EXCERPT —
From 8d9ae434c2924a2cea14f521f6c3f2e9b168c0fe Mon Sep 17 00:00:00 2001
From: Masahiko Sawada <sawada.mshk@gmail.com>
Date: Thu, 25 Jun 2026 10:03:44 -0700
Subject: [PATCH v3] Optimize UUID parse using SIMD.

string_to_uuid() parsed the input one character at a time in a scalar
loop. Add a fast path that recognizes the two common shapes -- a bare
string of 32 hexadecimal digits and the canonical 8x-4x-4x-4x-12x
form, each optionally wrapped in braces -- compacts them into 32
contiguous hex digits, and decodes them with the SIMD-aware
hex_decode_safe().

Any other shape, or any decoding error, is handed off to the original
scalar parser (now string_to_uuid_scalar()), so the accepted grammar
and the error messages are unchanged.  In particular,
hex_decode_safe() silently skips whitespace while the UUID grammar
does not, so the fast path also rejects results shorter than UUID_LEN
and falls back to the scalar parser, which reports the error.

JOB 1 —
Answer these questions from the patch message:
(a) What two input shapes does the new fast path recognize?
(b) What is the original scalar parser now called?
(c) What does hex_decode_safe() silently skip?
JOB 2 —
Count the lines in the entries below that contain the string "water", matching case exactly, and give only the number.

DATASET EXTRACT —
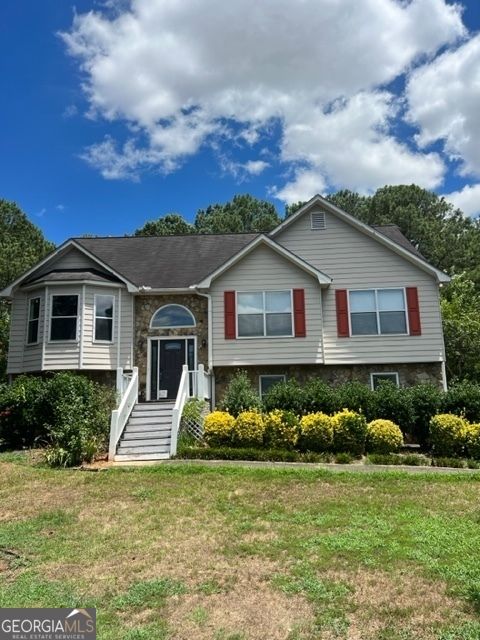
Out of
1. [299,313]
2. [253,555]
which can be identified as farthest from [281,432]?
[253,555]

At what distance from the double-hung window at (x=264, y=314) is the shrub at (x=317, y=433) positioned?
15.5ft

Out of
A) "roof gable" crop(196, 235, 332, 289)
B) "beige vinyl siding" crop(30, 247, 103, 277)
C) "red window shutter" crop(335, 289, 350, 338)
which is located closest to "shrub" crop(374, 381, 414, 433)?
"red window shutter" crop(335, 289, 350, 338)

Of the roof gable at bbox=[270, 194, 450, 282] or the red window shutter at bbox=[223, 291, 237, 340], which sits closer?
the red window shutter at bbox=[223, 291, 237, 340]

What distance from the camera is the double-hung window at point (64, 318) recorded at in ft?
53.2

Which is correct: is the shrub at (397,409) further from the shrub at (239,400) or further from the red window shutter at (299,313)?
the red window shutter at (299,313)

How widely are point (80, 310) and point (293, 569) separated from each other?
496 inches

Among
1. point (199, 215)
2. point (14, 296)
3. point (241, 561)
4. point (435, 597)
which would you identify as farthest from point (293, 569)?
point (199, 215)

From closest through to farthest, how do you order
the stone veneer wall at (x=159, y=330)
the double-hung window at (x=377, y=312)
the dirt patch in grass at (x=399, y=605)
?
1. the dirt patch in grass at (x=399, y=605)
2. the double-hung window at (x=377, y=312)
3. the stone veneer wall at (x=159, y=330)

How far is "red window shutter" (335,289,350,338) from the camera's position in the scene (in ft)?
54.0

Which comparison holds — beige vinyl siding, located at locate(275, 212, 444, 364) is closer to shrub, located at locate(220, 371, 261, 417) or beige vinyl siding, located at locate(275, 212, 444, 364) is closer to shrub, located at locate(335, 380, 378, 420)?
shrub, located at locate(335, 380, 378, 420)

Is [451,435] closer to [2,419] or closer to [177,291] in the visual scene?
[177,291]

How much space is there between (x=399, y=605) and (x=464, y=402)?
8756 millimetres

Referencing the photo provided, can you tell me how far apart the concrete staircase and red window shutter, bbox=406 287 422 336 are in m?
8.11

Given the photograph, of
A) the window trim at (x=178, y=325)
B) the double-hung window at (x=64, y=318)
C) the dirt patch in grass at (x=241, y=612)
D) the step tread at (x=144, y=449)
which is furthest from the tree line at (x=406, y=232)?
the dirt patch in grass at (x=241, y=612)
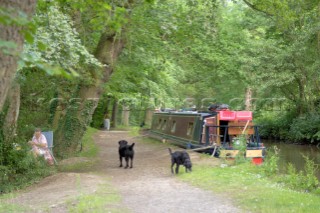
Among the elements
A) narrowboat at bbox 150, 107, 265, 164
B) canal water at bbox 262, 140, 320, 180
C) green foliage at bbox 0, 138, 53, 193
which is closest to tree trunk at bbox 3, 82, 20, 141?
green foliage at bbox 0, 138, 53, 193

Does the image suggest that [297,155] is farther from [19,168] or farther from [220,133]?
[19,168]

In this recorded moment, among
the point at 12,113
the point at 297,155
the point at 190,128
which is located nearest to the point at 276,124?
the point at 297,155

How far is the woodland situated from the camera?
5.26 meters

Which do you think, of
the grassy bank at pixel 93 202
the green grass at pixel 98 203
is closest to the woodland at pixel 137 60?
the grassy bank at pixel 93 202

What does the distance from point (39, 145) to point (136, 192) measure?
4.33 meters

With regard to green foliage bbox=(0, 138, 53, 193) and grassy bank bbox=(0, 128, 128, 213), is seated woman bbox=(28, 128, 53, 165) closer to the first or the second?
green foliage bbox=(0, 138, 53, 193)

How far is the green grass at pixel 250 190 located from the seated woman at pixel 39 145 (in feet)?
12.9

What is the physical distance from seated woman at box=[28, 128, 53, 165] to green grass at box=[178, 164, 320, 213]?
155 inches

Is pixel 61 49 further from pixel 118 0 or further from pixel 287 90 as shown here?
pixel 287 90

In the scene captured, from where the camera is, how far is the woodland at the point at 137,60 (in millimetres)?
5262

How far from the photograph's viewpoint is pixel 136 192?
815 cm

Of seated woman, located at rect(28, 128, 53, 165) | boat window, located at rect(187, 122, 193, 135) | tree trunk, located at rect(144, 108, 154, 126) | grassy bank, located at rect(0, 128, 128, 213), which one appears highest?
tree trunk, located at rect(144, 108, 154, 126)

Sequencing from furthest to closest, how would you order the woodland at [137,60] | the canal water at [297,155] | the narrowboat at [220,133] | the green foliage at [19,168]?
the canal water at [297,155], the narrowboat at [220,133], the green foliage at [19,168], the woodland at [137,60]

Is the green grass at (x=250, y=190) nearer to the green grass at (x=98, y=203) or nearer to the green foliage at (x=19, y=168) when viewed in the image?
the green grass at (x=98, y=203)
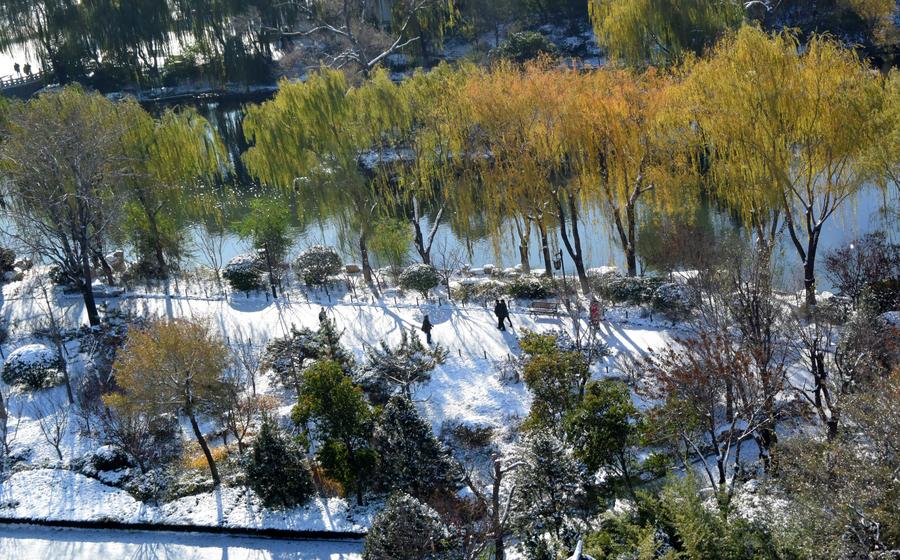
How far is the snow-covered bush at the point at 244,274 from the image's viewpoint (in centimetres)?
2520

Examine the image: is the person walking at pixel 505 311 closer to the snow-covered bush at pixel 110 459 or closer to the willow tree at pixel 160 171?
the snow-covered bush at pixel 110 459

EXERCISE RESPONSE 1 —
(a) A bare string of 32 hexadecimal digits, and the canonical 8x-4x-4x-4x-12x form. Either one may be wrapped in braces.
(b) string_to_uuid_scalar()
(c) Whitespace

EXERCISE RESPONSE 2 —
3